> [WHAT IS EXPECTED]
In the listing below, find each line containing "Connochaetes" and report it.

++++++++++

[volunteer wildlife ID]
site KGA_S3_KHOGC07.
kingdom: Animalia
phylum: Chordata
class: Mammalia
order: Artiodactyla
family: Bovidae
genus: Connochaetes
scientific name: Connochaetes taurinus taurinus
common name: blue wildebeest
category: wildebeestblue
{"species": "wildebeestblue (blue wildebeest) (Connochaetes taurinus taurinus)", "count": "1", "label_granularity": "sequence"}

++++++++++

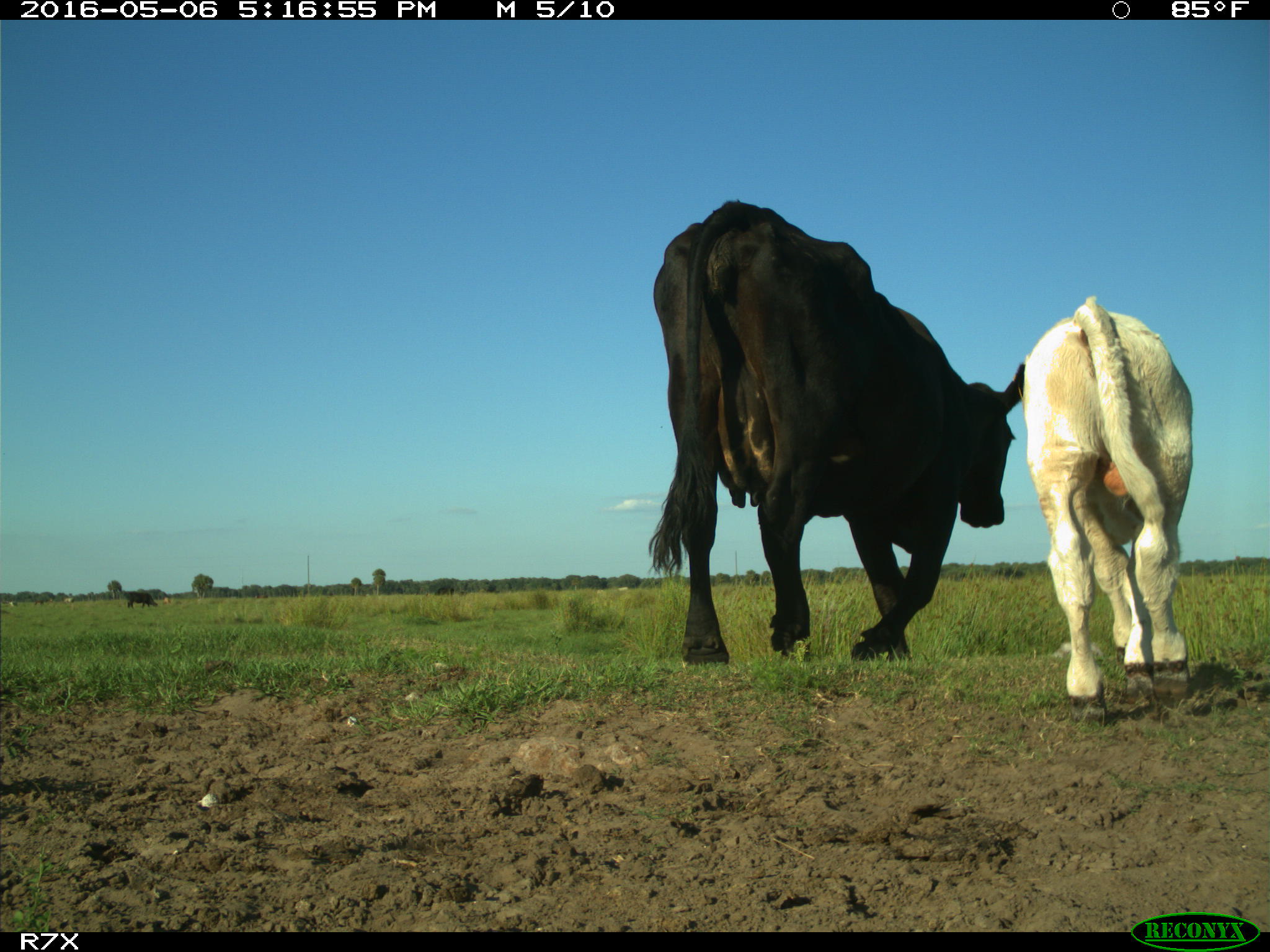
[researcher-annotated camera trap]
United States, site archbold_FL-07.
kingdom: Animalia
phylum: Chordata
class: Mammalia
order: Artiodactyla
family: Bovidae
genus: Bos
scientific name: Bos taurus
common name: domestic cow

++++++++++

> [YOUR SOLUTION]
genus: Connochaetes
scientific name: Connochaetes taurinus taurinus
{"species": "wildebeestblue (blue wildebeest) (Connochaetes taurinus taurinus)", "count": "1", "label_granularity": "sequence"}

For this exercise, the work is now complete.